T.P.R. : Au sujet d’être une femme écrivain dans un monde d’hommes, vous avez mentionné Une pièce à soi comme référence.

U.K.L.G. : Ma mère me l’a offert. En tant que mère, c’est un livre important à offrir à sa fille. J’étais adolescente quand elle m’a fait cadeau d’Une pièce à soi et de Trois guinées, deux essais de Virginia Woolf. Ma mère m’a méchamment corrompu – bénie soit-elle. Dans les années 50, Une pièce à soi était une lecture difficile. Les hommes définissaient les règles de l’écriture, et je n’ai jamais remis cela en question. Les femmes qui le faisaient étaient trop révolutionnaires pour que j’en entende parler. Je me suis donc coulée dans le moule masculin de l’écriture, j’ai écrit comme un homme, n’ai présenté qu’un point de vue masculin. Tous mes premiers romans sont situés dans un monde d’hommes.

 

T.P.R. : Avec des protagonistes masculins.

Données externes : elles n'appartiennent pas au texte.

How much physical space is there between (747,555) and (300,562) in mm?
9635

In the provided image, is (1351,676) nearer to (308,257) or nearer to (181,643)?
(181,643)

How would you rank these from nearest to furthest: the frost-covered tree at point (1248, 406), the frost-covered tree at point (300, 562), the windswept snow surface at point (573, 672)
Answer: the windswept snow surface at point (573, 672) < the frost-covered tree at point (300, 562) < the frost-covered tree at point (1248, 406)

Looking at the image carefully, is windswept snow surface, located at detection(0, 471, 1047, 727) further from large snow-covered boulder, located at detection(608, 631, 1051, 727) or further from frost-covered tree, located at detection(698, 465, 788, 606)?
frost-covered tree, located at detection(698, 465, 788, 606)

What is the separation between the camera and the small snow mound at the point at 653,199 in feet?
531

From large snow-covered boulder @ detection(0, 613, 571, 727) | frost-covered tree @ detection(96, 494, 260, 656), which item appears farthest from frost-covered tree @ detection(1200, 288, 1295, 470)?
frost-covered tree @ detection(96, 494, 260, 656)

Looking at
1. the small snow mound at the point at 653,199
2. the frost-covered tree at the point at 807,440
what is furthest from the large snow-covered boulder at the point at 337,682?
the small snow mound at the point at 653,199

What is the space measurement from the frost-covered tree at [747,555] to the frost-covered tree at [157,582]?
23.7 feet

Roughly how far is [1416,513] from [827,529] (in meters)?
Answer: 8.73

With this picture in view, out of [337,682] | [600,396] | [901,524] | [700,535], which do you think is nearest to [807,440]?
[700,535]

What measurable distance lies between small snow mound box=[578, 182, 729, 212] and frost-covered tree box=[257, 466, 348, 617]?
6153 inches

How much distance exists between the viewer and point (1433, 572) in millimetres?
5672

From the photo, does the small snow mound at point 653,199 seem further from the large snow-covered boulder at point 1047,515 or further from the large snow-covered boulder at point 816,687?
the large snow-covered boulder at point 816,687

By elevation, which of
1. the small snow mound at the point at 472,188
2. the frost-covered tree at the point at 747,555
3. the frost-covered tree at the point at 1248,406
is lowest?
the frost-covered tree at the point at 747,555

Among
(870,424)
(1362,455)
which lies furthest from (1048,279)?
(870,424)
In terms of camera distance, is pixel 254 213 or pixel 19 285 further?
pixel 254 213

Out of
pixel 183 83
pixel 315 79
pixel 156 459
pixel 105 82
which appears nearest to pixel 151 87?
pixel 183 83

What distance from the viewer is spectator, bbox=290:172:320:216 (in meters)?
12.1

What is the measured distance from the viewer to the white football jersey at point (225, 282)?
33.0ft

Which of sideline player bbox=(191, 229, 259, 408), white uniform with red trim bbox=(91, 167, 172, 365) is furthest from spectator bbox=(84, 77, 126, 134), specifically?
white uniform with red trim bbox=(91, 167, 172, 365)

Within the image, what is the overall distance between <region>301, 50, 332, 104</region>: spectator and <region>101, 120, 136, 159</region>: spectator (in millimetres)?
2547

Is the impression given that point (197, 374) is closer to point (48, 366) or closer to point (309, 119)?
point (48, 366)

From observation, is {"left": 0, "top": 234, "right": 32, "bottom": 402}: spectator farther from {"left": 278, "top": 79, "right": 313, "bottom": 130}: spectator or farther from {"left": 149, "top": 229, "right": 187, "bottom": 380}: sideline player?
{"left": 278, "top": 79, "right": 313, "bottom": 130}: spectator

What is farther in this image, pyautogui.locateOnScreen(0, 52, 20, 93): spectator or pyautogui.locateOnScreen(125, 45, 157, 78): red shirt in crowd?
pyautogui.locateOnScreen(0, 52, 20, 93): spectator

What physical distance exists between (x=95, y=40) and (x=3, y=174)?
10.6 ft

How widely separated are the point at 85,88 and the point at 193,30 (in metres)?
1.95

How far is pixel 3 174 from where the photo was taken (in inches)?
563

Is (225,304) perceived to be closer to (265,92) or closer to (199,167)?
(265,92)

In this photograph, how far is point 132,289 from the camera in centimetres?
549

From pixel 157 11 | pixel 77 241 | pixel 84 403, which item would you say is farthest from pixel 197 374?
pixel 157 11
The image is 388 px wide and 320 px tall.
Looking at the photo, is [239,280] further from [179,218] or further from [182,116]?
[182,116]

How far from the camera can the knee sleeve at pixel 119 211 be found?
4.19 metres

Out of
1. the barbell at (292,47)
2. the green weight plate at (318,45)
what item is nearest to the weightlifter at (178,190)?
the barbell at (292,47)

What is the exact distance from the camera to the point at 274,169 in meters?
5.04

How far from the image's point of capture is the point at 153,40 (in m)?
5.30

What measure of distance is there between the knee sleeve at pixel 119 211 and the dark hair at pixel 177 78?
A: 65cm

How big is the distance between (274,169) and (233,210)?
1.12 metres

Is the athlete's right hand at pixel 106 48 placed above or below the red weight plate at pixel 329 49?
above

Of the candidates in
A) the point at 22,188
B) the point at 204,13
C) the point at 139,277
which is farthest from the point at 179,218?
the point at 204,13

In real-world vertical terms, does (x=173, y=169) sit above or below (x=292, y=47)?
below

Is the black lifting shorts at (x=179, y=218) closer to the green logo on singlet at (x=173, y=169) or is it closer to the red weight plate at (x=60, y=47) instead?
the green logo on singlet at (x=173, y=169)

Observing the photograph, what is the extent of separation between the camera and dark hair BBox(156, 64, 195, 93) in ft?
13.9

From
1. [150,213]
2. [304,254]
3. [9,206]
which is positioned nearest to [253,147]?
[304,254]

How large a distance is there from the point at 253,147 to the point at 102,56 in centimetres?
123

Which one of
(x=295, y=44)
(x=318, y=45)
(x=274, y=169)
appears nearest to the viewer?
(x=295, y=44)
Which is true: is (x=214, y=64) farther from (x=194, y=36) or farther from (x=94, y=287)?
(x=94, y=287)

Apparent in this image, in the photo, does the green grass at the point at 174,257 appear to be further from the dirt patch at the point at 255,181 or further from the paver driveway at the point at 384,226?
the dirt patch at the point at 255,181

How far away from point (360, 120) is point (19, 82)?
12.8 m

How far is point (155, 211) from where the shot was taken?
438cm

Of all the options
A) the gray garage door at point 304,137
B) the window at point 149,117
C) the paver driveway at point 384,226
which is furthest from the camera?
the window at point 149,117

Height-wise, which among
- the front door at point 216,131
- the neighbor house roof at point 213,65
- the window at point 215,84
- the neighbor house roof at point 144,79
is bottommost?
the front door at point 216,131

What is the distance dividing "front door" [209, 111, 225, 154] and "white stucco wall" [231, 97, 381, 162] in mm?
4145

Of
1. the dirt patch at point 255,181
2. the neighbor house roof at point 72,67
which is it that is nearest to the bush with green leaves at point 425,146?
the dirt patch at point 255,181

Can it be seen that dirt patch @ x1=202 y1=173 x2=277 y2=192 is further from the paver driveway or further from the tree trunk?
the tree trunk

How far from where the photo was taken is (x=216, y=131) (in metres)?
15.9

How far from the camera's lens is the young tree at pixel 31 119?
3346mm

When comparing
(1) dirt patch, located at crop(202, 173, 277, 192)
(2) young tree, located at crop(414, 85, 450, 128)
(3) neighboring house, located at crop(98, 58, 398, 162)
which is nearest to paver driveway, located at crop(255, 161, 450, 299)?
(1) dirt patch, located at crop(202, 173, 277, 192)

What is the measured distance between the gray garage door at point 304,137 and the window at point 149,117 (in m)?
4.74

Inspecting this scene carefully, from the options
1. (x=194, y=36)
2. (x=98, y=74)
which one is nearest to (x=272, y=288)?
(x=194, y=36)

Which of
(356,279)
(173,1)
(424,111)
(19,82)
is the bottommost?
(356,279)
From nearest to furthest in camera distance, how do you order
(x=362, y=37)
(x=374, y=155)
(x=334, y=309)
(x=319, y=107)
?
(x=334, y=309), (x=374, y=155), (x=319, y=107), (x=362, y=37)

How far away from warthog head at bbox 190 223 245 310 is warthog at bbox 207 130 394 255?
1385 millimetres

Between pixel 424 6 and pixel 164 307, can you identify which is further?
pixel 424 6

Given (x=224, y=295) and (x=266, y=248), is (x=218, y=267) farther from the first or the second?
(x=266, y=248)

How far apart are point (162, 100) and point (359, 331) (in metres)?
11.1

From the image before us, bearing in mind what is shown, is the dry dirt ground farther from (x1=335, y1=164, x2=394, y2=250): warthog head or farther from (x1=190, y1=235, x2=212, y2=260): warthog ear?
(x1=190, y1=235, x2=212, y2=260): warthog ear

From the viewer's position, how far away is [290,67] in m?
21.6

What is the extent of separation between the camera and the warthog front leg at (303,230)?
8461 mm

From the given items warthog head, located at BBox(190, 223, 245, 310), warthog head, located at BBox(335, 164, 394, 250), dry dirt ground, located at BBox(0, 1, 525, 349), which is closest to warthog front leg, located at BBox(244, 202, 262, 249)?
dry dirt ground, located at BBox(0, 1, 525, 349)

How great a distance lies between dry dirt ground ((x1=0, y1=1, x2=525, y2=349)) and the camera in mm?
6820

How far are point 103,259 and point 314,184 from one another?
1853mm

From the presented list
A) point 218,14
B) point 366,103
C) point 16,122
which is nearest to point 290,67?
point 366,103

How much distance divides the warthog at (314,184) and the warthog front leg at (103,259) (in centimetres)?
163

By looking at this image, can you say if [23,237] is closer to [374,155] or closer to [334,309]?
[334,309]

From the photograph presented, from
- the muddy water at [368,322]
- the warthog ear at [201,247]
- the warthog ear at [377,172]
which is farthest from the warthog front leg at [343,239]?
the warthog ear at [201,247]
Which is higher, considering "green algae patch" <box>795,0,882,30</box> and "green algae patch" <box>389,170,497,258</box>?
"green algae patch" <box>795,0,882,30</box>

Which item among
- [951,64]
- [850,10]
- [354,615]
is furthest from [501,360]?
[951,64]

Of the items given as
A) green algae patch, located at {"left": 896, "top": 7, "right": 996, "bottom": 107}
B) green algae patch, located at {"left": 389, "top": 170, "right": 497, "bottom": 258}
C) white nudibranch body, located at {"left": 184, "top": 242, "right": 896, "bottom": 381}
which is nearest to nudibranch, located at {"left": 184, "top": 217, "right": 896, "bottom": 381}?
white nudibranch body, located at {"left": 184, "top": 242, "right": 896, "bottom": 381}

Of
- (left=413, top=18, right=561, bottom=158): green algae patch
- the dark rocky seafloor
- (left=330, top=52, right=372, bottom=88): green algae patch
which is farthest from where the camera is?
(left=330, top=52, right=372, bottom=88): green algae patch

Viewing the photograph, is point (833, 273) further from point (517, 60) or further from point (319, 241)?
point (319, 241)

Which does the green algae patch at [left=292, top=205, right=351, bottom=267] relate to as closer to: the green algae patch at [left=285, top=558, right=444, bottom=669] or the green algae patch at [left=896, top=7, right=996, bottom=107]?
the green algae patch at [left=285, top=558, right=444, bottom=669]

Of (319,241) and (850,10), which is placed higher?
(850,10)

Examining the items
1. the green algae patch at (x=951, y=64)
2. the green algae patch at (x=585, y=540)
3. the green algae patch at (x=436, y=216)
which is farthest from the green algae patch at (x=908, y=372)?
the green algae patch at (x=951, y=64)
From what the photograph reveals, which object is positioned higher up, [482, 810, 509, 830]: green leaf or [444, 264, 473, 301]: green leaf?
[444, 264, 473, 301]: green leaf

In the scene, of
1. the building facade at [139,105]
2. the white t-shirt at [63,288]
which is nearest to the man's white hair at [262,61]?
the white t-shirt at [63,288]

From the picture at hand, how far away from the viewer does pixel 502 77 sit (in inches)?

U.K.L.G. : Tout à fait. Puis est venu le féminisme littéraire, qui a représenté un énorme problème tout autant qu’une bénédiction pour moi. Je devais… en tenir compte. Et je n’étais pas sûre de le pouvoir, étant une théoricienne médiocre. Fichez-moi la paix, laissez-moi juste écrire ! Le fait est que j’étais coincée dans mon écriture. Je ne pouvais plus continuer à prétendre que j’étais un homme. Le féminisme est bel et bien arrivé à temps.

 

T.P.R. : Diriez-vous que les mouvements féminins vous ont forcée à changer ?

U.K.L.G. : Ils m’ont rappelé que je suis une femme et que je pouvais écrire comme telle. J’ai constaté que les femmes n’ont pas à écrire au sujet de ce que les hommes écrivent, ou écrire ce qu’elles imaginent de ce que les hommes veulent lire. J’ai constaté que les femmes ont une grande expérience dans des domaines que les hommes négligent ou ignorent, et que cela vaut la peine d’écrire là-dessus. Alors j’ai lu, vraiment, Virginia Woolf puis tous les livres que les féministes nous offraient – des livres que d’autres femmes avaient rédigés au cours des siècles. J’ai vu que les femmes pouvaient écrire comme des femmes, sur des sujets différents des hommes – et pourquoi pas ? Oh, toutes les années qu’il m’a fallu pour suivre le mouvement…

 

T.P.R. : Savez-vous pourquoi il vous a fallu du temps pour vous adapter ?

U.K.L.G. : Ces idées semblent des lieux communs maintenant. Mais quarante ans plus tôt, ce n’était pas le cas. Ces idées radicales, certaines personnes les ont vite acceptées, mais pour la plupart, dont moi, ça s’est fait plus lentement. À vrai dire, de nombreux lecteurs, auteurs et critiques, ne les ont toujours pas acceptées.

 

T.P.R. : Lequel de vos livres reflète le plus clairement ce changement ?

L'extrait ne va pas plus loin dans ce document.